BIO/VITA

Professional Biography

Lowell J. Taylor is the H. John Heinz III Professor of Economics at the Heinz College, where he has been on the faculty since 1990.  He is also a Senior Fellow at NORC at the University of Chicago, where he serves as Principal Investigator of the 1997 National Longitudinal Study of Youth (NLSY97).  He previously served as a senior economist with President Clinton’s Council of Economic Advisors.  In 2011 and 2012 he was Visiting Professor at the Economics Department, University of California, Berkeley.

Taylor’s research is in labor economics and economic demography.

He is co-author of the first paper studying the gay and lesbian popultion ever to appear in Demography, the flagship journal in the field. That paper, which demonstrated how data from the U.S. Census can be used to study same-sex couples, led to a rapidly growing sub-field in demography.

Many of Taylor’s papers study the basic functioning of labor markets. On the theoretical level, his research shows how firm-level incentive structures can shape fundamental labor market outcomes in surprising and important ways. Thus, his research demonstrates how incentives can lead to a “rat race” equilibrium in professional labor markets, in which all participants work inefficiency long hours.  As a second example, his works shows how racial disparity in unemployment emerges in labor markets even when no employer harbors racial prejudice.

His research includes work on such policy-relevant topics as minimum wage policy and affirmative action in higher education.

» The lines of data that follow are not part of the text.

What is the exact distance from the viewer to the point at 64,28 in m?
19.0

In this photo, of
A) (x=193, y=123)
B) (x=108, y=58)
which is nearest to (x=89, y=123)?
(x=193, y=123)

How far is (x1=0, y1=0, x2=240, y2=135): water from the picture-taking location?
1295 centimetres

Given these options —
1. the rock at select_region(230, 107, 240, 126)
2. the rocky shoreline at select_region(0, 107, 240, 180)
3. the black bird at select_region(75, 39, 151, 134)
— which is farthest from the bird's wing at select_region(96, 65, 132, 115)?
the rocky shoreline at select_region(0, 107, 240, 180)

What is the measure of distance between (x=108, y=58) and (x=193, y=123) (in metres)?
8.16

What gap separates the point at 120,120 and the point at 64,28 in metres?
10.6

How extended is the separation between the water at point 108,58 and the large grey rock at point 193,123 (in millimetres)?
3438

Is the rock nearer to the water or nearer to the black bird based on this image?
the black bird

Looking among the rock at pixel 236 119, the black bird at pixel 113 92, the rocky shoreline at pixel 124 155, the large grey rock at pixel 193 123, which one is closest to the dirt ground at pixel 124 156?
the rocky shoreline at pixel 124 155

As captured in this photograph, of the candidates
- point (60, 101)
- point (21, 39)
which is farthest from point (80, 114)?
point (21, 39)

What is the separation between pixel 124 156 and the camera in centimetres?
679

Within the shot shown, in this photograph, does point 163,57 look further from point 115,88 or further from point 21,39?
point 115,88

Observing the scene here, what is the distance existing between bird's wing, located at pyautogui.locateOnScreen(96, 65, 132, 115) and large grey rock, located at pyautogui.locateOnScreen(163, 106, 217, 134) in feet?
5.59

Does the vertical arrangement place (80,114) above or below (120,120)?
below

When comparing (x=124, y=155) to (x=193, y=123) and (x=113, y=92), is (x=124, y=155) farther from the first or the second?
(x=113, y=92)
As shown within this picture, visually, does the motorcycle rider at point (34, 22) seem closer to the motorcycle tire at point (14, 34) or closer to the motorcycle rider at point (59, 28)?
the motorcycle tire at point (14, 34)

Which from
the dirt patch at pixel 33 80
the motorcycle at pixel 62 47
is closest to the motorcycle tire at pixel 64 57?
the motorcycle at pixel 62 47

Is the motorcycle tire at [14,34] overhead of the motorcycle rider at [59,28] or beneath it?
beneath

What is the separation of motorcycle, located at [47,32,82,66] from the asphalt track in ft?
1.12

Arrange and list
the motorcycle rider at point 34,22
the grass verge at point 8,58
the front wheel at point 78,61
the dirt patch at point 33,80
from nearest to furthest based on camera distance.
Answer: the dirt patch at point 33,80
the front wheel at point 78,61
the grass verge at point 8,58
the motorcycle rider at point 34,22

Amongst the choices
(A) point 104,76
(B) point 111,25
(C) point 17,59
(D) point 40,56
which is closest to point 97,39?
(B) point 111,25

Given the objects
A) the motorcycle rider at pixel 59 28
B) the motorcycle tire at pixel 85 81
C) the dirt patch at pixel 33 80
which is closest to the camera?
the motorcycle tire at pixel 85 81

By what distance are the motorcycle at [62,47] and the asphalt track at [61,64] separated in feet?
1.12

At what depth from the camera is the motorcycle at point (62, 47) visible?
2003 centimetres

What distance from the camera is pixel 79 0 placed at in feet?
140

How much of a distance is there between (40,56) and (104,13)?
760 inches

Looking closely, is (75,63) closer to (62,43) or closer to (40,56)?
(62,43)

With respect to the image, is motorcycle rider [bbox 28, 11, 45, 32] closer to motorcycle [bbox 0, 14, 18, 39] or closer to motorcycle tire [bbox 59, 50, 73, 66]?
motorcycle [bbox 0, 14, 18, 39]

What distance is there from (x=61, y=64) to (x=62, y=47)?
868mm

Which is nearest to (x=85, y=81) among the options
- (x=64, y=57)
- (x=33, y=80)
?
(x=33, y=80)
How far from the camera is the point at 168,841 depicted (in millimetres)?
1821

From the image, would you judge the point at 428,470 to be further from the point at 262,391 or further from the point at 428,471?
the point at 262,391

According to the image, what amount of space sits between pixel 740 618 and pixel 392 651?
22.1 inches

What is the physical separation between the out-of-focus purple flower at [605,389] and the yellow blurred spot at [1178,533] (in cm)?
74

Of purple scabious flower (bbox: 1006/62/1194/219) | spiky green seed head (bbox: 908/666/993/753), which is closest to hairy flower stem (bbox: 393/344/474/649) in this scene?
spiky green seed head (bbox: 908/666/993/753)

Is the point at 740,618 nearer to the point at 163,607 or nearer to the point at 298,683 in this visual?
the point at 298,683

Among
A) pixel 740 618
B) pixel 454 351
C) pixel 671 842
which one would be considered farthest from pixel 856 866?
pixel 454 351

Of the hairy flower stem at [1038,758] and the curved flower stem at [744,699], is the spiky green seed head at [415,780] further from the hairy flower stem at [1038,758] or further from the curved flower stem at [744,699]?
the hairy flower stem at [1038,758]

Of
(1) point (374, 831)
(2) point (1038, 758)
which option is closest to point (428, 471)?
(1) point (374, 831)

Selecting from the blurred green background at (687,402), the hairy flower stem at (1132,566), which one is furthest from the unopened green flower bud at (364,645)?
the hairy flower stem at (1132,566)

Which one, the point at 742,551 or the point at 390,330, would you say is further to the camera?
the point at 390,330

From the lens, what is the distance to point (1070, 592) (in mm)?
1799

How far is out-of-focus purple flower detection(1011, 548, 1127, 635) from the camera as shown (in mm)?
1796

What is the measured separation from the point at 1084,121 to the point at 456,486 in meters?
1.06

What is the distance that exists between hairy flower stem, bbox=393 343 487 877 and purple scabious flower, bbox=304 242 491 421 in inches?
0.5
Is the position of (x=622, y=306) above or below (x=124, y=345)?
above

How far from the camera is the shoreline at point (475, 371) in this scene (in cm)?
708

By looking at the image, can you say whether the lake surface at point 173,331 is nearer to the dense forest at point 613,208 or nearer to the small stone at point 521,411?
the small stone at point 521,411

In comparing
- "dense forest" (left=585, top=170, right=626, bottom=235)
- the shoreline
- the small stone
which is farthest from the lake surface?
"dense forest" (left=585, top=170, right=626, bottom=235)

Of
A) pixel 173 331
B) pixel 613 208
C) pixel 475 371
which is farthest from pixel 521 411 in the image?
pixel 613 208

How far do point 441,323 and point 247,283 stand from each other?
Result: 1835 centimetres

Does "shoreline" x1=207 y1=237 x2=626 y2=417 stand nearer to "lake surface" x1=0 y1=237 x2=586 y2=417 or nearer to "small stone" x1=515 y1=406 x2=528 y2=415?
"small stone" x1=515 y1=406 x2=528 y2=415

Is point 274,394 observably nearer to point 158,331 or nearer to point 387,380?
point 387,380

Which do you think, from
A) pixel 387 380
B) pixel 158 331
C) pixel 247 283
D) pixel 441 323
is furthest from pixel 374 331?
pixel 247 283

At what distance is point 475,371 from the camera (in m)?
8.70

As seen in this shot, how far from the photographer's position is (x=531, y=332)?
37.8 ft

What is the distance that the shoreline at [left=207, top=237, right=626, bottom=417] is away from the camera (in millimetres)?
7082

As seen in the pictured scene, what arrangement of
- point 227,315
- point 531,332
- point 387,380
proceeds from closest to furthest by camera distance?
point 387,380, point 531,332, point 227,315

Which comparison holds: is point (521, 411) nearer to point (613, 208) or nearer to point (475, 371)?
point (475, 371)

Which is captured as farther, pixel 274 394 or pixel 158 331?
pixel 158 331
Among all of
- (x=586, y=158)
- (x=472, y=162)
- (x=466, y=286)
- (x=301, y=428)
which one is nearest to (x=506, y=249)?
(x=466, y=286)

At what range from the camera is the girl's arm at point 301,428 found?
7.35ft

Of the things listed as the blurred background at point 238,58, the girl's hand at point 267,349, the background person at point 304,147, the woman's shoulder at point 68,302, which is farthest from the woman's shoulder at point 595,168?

Over the past several years, Taylor has been involved in research on healthcare finance and delivery in the U.S. He won the 11th Annual Health Care Research Award from the National Institute for Health Care Management (NIHCM) for “Physician Incentives in Health Maintenance Organizations” (Journal of Political Economy, 2004).  He won the 20th Annual Arrow Award from the International Health Economics Association for “Unhealthy Insurance Markets: Search Frictions and the Cost and Quality of Health Insurance” (American Economic Review, 2011).

Taylor is a three-time winner of the top teaching award at the Heinz College.